Exercise goal: Report each line below that contains the string "vertical". Letter case matters.

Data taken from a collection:
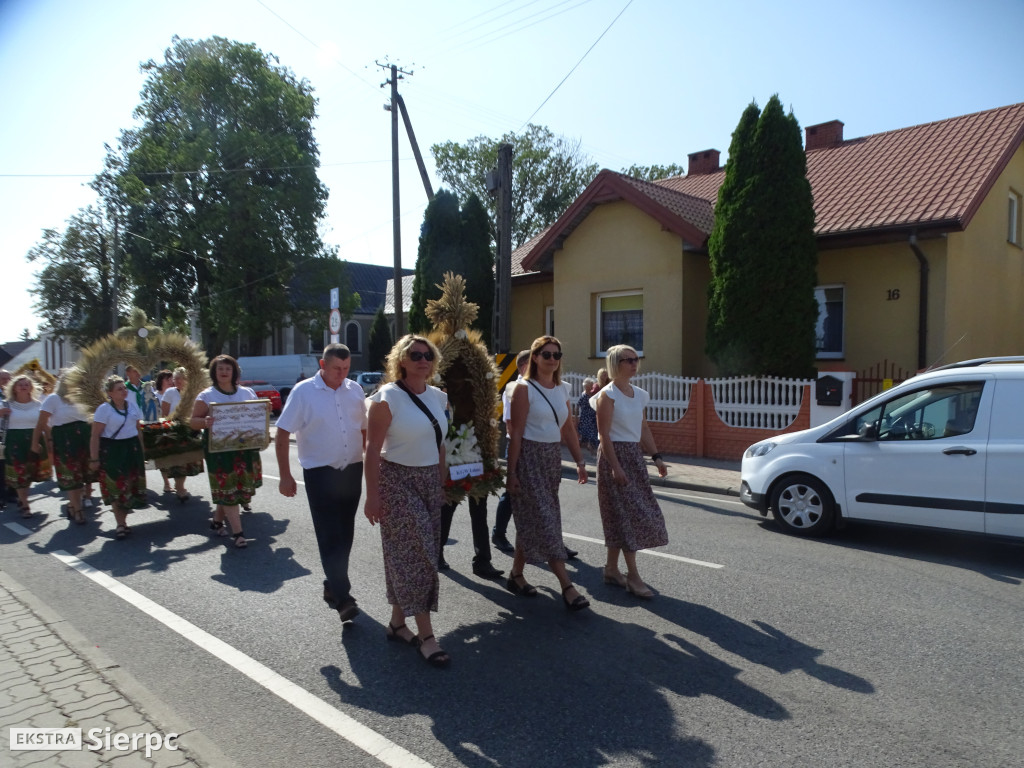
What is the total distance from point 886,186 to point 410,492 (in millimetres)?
14105

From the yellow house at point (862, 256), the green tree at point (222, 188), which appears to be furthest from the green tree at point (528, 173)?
the yellow house at point (862, 256)

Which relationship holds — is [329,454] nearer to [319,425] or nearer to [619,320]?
[319,425]

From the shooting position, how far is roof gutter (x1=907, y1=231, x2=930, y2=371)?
1339 cm

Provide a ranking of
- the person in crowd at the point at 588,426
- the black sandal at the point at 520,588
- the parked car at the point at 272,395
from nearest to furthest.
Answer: the black sandal at the point at 520,588 → the person in crowd at the point at 588,426 → the parked car at the point at 272,395

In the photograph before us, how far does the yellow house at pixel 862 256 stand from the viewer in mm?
13531

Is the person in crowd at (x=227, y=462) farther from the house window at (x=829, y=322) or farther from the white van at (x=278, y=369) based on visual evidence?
the white van at (x=278, y=369)

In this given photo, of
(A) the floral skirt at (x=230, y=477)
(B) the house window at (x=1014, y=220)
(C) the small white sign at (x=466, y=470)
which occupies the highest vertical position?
(B) the house window at (x=1014, y=220)

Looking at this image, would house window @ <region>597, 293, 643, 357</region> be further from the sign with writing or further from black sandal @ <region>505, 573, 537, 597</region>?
black sandal @ <region>505, 573, 537, 597</region>

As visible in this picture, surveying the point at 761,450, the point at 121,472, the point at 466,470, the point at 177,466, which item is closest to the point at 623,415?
the point at 466,470

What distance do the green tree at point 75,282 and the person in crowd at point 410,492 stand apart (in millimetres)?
49904

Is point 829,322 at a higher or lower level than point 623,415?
higher

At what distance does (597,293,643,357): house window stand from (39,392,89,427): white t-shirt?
37.0 feet

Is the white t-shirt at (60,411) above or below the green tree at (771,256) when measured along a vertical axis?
below

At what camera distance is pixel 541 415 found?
16.6 ft
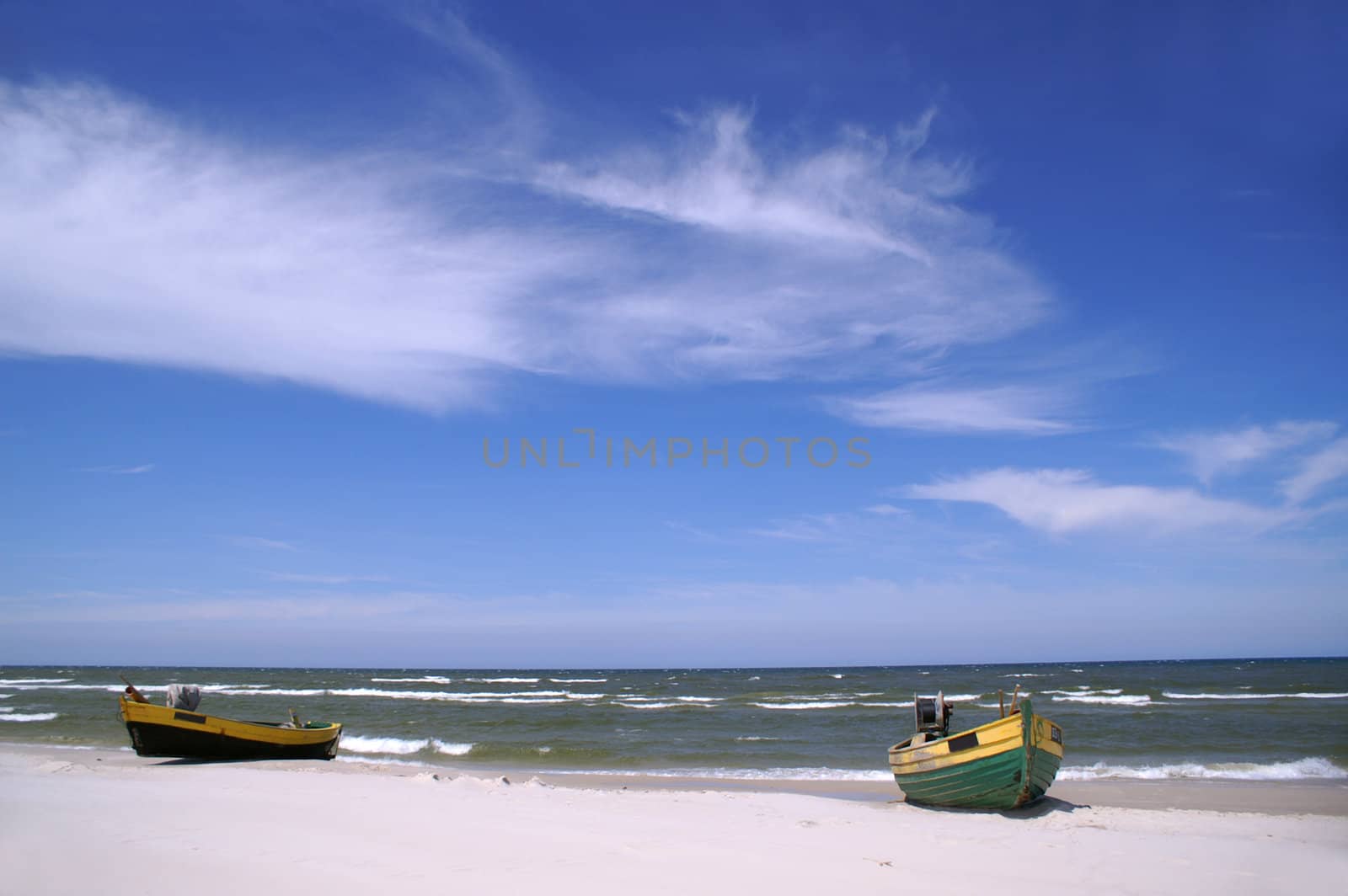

The reply:
which occupies the highest vertical position?
Is the white t-shirt at (60,411) above or below the green tree at (771,256) when measured along a vertical axis?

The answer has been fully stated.